Codex and want the skills available in other workspaces Follow Codex Local Skill Install

Claude Code

claude --plugin-dir .

Then try:

/oke-agent-plugin:oke-troubleshooter "pods stuck Pending in prod namespace"

Codex

From inside the cloned repository, run:

codex "What OKE skills are available in this plugin?"

That command is a quick sanity check: Codex should read the local plugin context and list the OKE skills in this repo.

Then try a natural-language prompt:

Use OKE Agent Plugin to troubleshoot pods stuck Pending in my OKE cluster.

Live cluster workflows need your own OCI CLI session and kubeconfig. Offline smoke tests do not need OCI or Kubernetes access.

Good First Prompts

Start with the outcome you want:

Generate an OKE Terraform stack fast path for us-ashburn-1 with private workers.
Troubleshoot why my OKE LoadBalancer service has no public IP.
Create a GVA-enabled node pool for my current OKE cluster.
Deploy Multus multi-home test pods on my GVA node pool and validate net1.
Check an OKE workload that uses Multus, SR-IOV, hugepages, and DPDK.

The agent will ask follow-up questions when it needs cluster, region, compartment, subnet, node-pool, or workload details.

What You Get

Generate OKE Terraform

/oke-agent-plugin:oke-cluster-generator

The agent walks through a structured OKE design conversation, summarizes the architecture, then generates Terraform and an OCI Resource Manager schema.

Use it when you want:

  • main.tf, variables.tf, outputs.tf, provider.tf, and terraform.tfvars.example
  • schema.yaml for OCI Resource Manager
  • Guided choices for cluster type, networking, node pools, storage, IAM, encryption, observability, GPU, RDMA/RoCE, and validation rules
  • A fast-path mode for a private, production-friendly starter stack with minimal questions

Example prompts:

/oke-agent-plugin:oke-cluster-generator
/oke-agent-plugin:oke-cluster-generator fast-path us-ashburn-1 demo-private-oke
/oke-agent-plugin:oke-cluster-generator ai/ml us-ashburn-1 prod-cluster
/oke-agent-plugin:oke-cluster-generator hpc us-frankfurt-1

Example: successful transcript and sample Terraform output.

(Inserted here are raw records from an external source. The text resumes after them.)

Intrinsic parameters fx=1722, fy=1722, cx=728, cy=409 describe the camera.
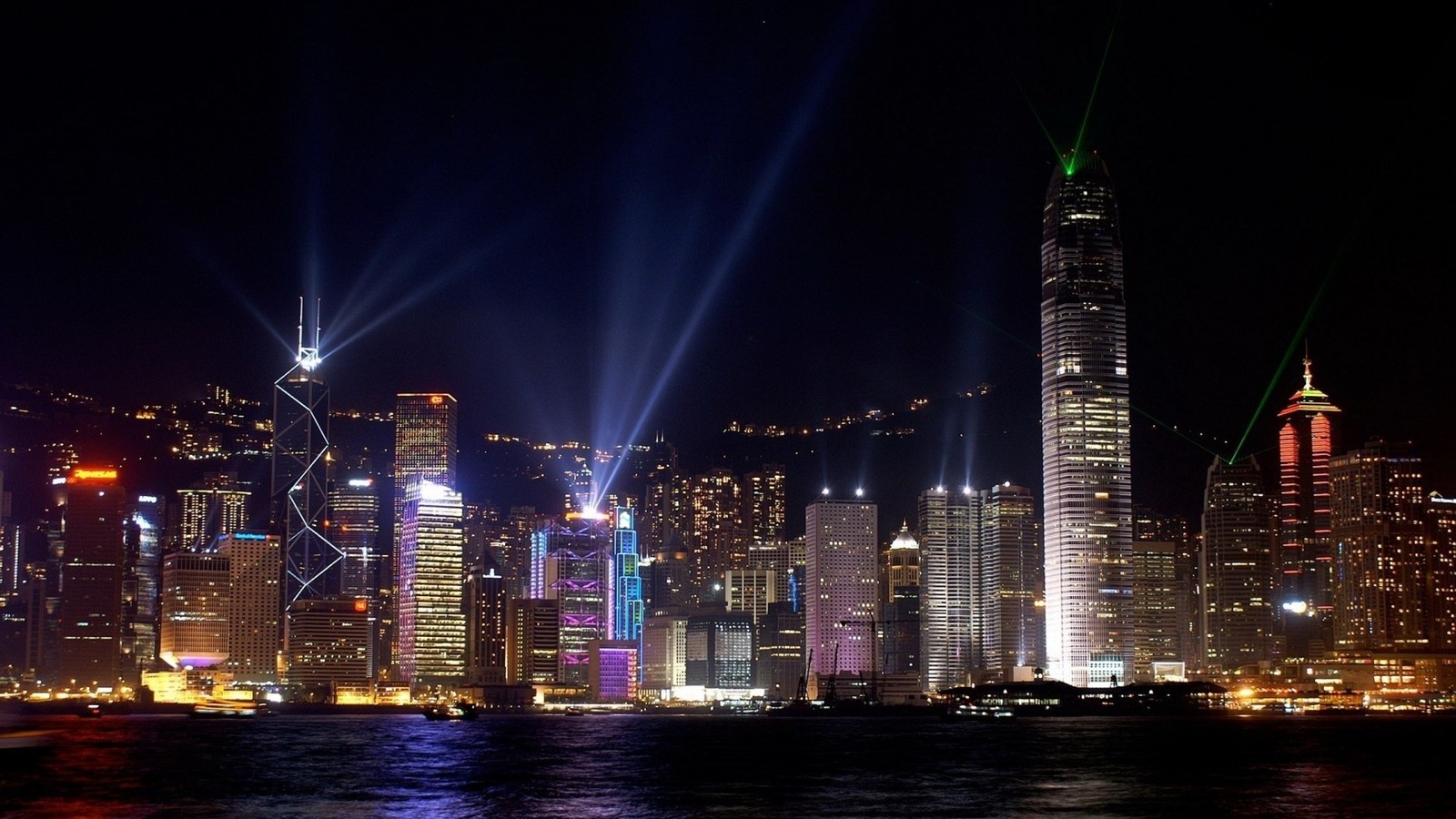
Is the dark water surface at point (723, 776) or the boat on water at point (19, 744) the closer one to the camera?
the dark water surface at point (723, 776)

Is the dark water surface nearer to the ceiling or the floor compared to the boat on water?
nearer to the floor

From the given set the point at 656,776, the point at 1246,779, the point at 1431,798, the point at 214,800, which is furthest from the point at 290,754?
the point at 1431,798

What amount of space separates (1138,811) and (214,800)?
44449 millimetres

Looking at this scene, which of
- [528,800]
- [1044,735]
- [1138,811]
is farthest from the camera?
[1044,735]

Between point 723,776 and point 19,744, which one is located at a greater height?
point 19,744

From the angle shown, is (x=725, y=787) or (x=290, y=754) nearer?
(x=725, y=787)

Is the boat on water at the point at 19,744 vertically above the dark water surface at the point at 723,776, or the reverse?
the boat on water at the point at 19,744

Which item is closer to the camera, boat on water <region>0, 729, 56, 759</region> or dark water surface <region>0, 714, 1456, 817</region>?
dark water surface <region>0, 714, 1456, 817</region>

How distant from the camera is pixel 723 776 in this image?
343ft

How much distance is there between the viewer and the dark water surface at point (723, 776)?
8188 centimetres

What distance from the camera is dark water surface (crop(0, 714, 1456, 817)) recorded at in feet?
269

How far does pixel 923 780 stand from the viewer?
101 m

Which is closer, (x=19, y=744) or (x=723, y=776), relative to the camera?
(x=723, y=776)

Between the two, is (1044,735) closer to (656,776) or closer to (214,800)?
(656,776)
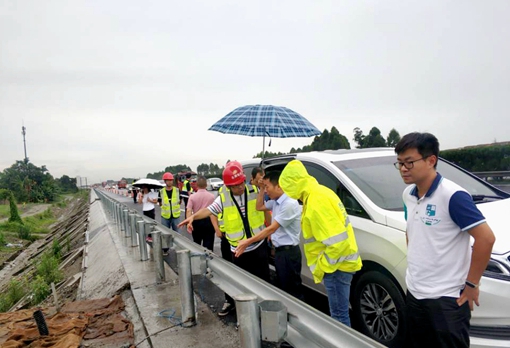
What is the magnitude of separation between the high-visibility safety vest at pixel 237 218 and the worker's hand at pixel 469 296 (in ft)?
7.83

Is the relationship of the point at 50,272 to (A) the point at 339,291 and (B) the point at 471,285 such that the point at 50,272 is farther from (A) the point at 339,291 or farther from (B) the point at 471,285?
(B) the point at 471,285

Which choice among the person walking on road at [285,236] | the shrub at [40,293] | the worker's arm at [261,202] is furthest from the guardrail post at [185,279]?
the shrub at [40,293]

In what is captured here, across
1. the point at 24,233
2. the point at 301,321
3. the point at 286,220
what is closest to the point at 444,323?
the point at 301,321

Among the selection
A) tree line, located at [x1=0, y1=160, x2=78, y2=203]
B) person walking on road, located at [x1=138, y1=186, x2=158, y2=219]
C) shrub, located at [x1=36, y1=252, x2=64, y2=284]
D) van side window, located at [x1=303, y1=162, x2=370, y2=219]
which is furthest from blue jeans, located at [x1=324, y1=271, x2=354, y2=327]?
tree line, located at [x1=0, y1=160, x2=78, y2=203]

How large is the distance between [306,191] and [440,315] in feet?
4.88

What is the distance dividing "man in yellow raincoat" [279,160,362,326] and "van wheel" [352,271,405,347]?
1.44ft

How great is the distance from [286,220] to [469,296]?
187 cm

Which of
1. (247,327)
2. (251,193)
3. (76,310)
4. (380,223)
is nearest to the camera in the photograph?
(247,327)

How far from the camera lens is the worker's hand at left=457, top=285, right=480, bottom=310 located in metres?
2.07

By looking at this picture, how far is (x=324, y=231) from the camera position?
121 inches

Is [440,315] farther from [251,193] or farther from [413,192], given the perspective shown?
[251,193]

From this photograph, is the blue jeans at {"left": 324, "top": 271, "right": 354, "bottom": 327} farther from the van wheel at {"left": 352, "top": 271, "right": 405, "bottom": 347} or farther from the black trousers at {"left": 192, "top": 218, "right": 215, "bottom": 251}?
the black trousers at {"left": 192, "top": 218, "right": 215, "bottom": 251}

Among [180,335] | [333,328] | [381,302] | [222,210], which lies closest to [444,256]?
[333,328]

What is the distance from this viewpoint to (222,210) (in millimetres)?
4406
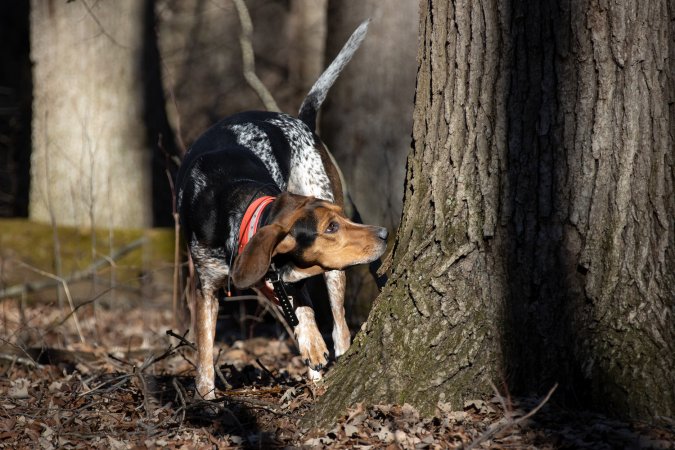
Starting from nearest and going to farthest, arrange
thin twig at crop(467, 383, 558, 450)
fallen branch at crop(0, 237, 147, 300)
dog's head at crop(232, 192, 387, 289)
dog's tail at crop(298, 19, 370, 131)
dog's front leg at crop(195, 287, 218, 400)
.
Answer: thin twig at crop(467, 383, 558, 450), dog's head at crop(232, 192, 387, 289), dog's front leg at crop(195, 287, 218, 400), dog's tail at crop(298, 19, 370, 131), fallen branch at crop(0, 237, 147, 300)

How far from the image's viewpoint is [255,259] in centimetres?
447

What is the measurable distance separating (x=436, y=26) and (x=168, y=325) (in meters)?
5.62

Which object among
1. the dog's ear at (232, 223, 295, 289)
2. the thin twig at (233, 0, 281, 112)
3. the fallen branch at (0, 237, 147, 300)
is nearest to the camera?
the dog's ear at (232, 223, 295, 289)

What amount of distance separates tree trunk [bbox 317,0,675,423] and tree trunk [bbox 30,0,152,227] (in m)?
7.22

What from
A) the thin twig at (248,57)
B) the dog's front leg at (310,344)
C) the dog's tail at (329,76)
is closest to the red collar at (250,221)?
the dog's front leg at (310,344)

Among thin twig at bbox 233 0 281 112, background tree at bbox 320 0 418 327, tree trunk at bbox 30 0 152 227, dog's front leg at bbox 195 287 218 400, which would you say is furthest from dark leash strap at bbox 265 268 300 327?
tree trunk at bbox 30 0 152 227

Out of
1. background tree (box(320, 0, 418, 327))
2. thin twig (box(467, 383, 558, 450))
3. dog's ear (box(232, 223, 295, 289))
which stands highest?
background tree (box(320, 0, 418, 327))

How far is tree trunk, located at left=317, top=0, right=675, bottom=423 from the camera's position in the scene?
372 centimetres

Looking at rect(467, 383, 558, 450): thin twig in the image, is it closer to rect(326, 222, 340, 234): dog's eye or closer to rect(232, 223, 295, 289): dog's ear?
rect(232, 223, 295, 289): dog's ear

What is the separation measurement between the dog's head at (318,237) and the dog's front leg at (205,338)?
80 cm

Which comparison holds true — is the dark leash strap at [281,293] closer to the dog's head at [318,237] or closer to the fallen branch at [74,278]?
the dog's head at [318,237]

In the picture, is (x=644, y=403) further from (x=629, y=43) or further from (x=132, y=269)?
(x=132, y=269)

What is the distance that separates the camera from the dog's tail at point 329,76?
246 inches

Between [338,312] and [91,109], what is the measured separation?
648 centimetres
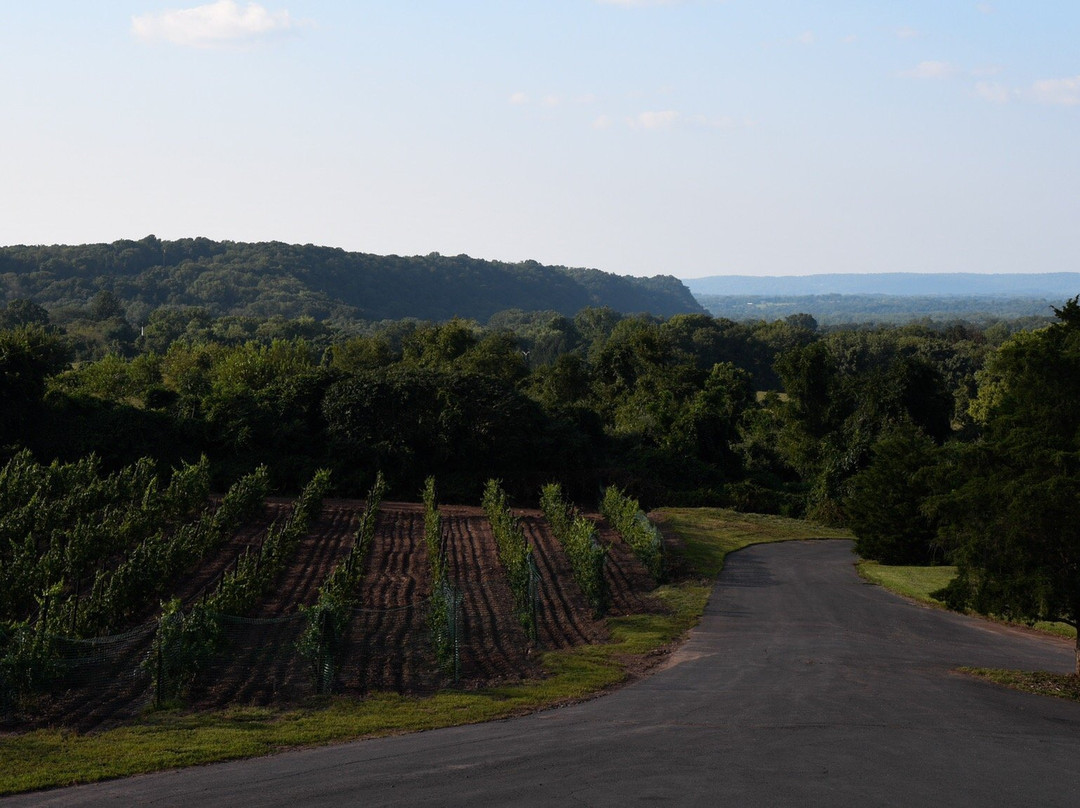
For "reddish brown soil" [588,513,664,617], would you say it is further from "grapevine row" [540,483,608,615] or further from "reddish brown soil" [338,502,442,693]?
"reddish brown soil" [338,502,442,693]

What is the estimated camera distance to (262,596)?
76.2 ft

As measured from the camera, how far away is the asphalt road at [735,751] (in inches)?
463

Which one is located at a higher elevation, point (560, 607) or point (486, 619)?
point (486, 619)

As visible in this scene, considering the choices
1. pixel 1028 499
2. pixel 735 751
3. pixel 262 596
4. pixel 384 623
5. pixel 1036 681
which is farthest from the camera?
pixel 262 596

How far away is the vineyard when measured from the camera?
15992mm

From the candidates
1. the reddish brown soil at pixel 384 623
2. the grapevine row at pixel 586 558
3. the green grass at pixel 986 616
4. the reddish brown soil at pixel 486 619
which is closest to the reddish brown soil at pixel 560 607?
the reddish brown soil at pixel 384 623

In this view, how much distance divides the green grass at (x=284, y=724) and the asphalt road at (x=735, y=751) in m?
0.42

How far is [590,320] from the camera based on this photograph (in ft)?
563

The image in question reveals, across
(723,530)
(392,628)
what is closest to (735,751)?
(392,628)

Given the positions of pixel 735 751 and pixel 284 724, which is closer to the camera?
pixel 735 751

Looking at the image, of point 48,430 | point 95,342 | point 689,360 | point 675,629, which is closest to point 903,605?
point 675,629

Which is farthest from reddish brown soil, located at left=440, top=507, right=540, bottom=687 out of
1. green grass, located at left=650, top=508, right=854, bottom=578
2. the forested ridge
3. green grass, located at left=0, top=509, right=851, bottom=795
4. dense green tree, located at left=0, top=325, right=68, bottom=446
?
dense green tree, located at left=0, top=325, right=68, bottom=446

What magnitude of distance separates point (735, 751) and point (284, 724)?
20.8 ft

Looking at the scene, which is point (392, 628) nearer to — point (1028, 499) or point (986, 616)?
point (1028, 499)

Troubleshoot OKE Incidents

/oke-agent-plugin:oke-troubleshooter

The agent turns a symptom into an evidence plan, collects Kubernetes and OCI signals, ranks likely causes, and gives remediation steps.

It covers:

  • OKE add-ons: CoreDNS, OCI CNI, CSI, metrics, daemonsets, and deployments
  • Pod networking: OCI CNI/IPAM, Multus, NADs, pod sandboxes, and secondary interfaces
  • Load balancers, private endpoints, DNS, OCIR pulls, Workload Identity, and ingress
  • Autoscaler and node-pool scale-up failures
  • Storage, PVCs, CSI logs, and OCI limits
  • OCI object correlation for Pod-to-Node-to-Instance, Service/Ingress-to-LB, PVC-to-volume, VNIC/subnet, and node-pool graph evidence
  • Incident timelines across Kubernetes events, rollouts, object descriptions, and OCI alarms

Example prompts:

/oke-agent-plugin:oke-troubleshooter "pods stuck Pending in prod namespace"
/oke-agent-plugin:oke-troubleshooter "service payments-lb has no IP us-phoenix-1"
/oke-agent-plugin:oke-troubleshooter "OCIR ImagePullBackOff unauthorized"
/oke-agent-plugin:oke-troubleshooter "private OKE API endpoint unreachable"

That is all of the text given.